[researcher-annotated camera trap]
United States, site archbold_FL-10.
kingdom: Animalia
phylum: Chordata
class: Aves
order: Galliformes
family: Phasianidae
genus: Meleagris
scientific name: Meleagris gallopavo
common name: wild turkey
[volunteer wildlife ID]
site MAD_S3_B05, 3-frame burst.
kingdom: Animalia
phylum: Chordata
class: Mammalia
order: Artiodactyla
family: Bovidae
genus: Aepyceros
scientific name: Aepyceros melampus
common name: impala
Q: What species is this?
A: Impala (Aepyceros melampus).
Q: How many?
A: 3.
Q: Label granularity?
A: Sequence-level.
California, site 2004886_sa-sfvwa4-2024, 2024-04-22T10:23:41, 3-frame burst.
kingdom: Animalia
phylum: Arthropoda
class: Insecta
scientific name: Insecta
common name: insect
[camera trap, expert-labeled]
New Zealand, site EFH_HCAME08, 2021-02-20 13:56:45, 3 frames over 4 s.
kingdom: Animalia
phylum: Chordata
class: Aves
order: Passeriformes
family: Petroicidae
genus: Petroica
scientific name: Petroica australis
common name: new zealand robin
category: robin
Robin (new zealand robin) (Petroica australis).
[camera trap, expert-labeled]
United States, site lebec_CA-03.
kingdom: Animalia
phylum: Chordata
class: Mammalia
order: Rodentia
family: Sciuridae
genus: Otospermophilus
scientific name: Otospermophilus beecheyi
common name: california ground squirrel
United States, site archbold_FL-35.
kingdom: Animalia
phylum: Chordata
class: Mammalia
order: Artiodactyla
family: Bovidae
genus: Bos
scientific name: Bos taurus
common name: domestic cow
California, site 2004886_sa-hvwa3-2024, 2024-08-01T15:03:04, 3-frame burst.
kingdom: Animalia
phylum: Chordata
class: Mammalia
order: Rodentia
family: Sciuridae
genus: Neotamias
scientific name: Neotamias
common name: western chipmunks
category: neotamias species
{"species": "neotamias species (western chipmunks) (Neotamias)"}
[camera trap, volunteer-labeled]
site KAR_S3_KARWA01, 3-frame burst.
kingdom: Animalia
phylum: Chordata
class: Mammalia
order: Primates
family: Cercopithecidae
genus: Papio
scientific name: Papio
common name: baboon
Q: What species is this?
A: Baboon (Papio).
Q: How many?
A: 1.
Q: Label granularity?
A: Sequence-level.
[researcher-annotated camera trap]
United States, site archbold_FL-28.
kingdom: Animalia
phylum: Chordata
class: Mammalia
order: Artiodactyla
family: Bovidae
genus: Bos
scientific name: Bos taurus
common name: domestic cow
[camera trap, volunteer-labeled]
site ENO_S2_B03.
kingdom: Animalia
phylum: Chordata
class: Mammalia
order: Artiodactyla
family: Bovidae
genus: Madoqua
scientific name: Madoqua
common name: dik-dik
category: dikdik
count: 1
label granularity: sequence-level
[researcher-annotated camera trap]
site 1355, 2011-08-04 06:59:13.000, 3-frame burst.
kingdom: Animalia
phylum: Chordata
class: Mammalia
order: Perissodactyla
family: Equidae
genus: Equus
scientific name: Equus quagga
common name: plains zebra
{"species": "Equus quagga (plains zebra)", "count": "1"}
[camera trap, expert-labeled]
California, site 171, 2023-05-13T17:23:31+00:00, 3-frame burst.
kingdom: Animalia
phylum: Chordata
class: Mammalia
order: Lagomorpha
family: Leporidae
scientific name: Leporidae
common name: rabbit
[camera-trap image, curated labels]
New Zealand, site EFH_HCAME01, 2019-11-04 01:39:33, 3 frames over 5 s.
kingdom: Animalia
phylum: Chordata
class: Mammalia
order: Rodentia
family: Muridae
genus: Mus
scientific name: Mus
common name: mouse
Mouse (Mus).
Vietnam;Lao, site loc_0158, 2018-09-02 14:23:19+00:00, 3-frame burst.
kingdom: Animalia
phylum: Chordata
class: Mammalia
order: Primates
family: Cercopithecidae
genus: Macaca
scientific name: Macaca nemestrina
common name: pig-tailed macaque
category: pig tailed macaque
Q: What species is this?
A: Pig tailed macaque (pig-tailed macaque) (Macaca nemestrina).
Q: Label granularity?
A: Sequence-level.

= = =

**Exercise**
Reproduce each entry word for word.

**Answer to this task**
[researcher-annotated camera trap]
United States, site archbold_FL-10.
kingdom: Animalia
phylum: Chordata
class: Aves
order: Galliformes
family: Phasianidae
genus: Meleagris
scientific name: Meleagris gallopavo
common name: wild turkey
[volunteer wildlife ID]
site MAD_S3_B05, 3-frame burst.
kingdom: Animalia
phylum: Chordata
class: Mammalia
order: Artiodactyla
family: Bovidae
genus: Aepyceros
scientific name: Aepyceros melampus
common name: impala
Q: What species is this?
A: Impala (Aepyceros melampus).
Q: How many?
A: 3.
Q: Label granularity?
A: Sequence-level.
California, site 2004886_sa-sfvwa4-2024, 2024-04-22T10:23:41, 3-frame burst.
kingdom: Animalia
phylum: Arthropoda
class: Insecta
scientific name: Insecta
common name: insect
[camera trap, expert-labeled]
New Zealand, site EFH_HCAME08, 2021-02-20 13:56:45, 3 frames over 4 s.
kingdom: Animalia
phylum: Chordata
class: Aves
order: Passeriformes
family: Petroicidae
genus: Petroica
scientific name: Petroica australis
common name: new zealand robin
category: robin
Robin (new zealand robin) (Petroica australis).
[camera trap, expert-labeled]
United States, site lebec_CA-03.
kingdom: Animalia
phylum: Chordata
class: Mammalia
order: Rodentia
family: Sciuridae
genus: Otospermophilus
scientific name: Otospermophilus beecheyi
common name: california ground squirrel
United States, site archbold_FL-35.
kingdom: Animalia
phylum: Chordata
class: Mammalia
order: Artiodactyla
family: Bovidae
genus: Bos
scientific name: Bos taurus
common name: domestic cow
California, site 2004886_sa-hvwa3-2024, 2024-08-01T15:03:04, 3-frame burst.
kingdom: Animalia
phylum: Chordata
class: Mammalia
order: Rodentia
family: Sciuridae
genus: Neotamias
scientific name: Neotamias
common name: western chipmunks
category: neotamias species
{"species": "neotamias species (western chipmunks) (Neotamias)"}
[camera trap, volunteer-labeled]
site KAR_S3_KARWA01, 3-frame burst.
kingdom: Animalia
phylum: Chordata
class: Mammalia
order: Primates
family: Cercopithecidae
genus: Papio
scientific name: Papio
common name: baboon
Q: What species is this?
A: Baboon (Papio).
Q: How many?
A: 1.
Q: Label granularity?
A: Sequence-level.
[researcher-annotated camera trap]
United States, site archbold_FL-28.
kingdom: Animalia
phylum: Chordata
class: Mammalia
order: Artiodactyla
family: Bovidae
genus: Bos
scientific name: Bos taurus
common name: domestic cow
[camera trap, volunteer-labeled]
site ENO_S2_B03.
kingdom: Animalia
phylum: Chordata
class: Mammalia
order: Artiodactyla
family: Bovidae
genus: Madoqua
scientific name: Madoqua
common name: dik-dik
category: dikdik
count: 1
label granularity: sequence-level
[researcher-annotated camera trap]
site 1355, 2011-08-04 06:59:13.000, 3-frame burst.
kingdom: Animalia
phylum: Chordata
class: Mammalia
order: Perissodactyla
family: Equidae
genus: Equus
scientific name: Equus quagga
common name: plains zebra
{"species": "Equus quagga (plains zebra)", "count": "1"}
[camera trap, expert-labeled]
California, site 171, 2023-05-13T17:23:31+00:00, 3-frame burst.
kingdom: Animalia
phylum: Chordata
class: Mammalia
order: Lagomorpha
family: Leporidae
scientific name: Leporidae
common name: rabbit
[camera-trap image, curated labels]
New Zealand, site EFH_HCAME01, 2019-11-04 01:39:33, 3 frames over 5 s.
kingdom: Animalia
phylum: Chordata
class: Mammalia
order: Rodentia
family: Muridae
genus: Mus
scientific name: Mus
common name: mouse
Mouse (Mus).
Vietnam;Lao, site loc_0158, 2018-09-02 14:23:19+00:00, 3-frame burst.
kingdom: Animalia
phylum: Chordata
class: Mammalia
order: Primates
family: Cercopithecidae
genus: Macaca
scientific name: Macaca nemestrina
common name: pig-tailed macaque
category: pig tailed macaque
Q: What species is this?
A: Pig tailed macaque (pig-tailed macaque) (Macaca nemestrina).
Q: Label granularity?
A: Sequence-level.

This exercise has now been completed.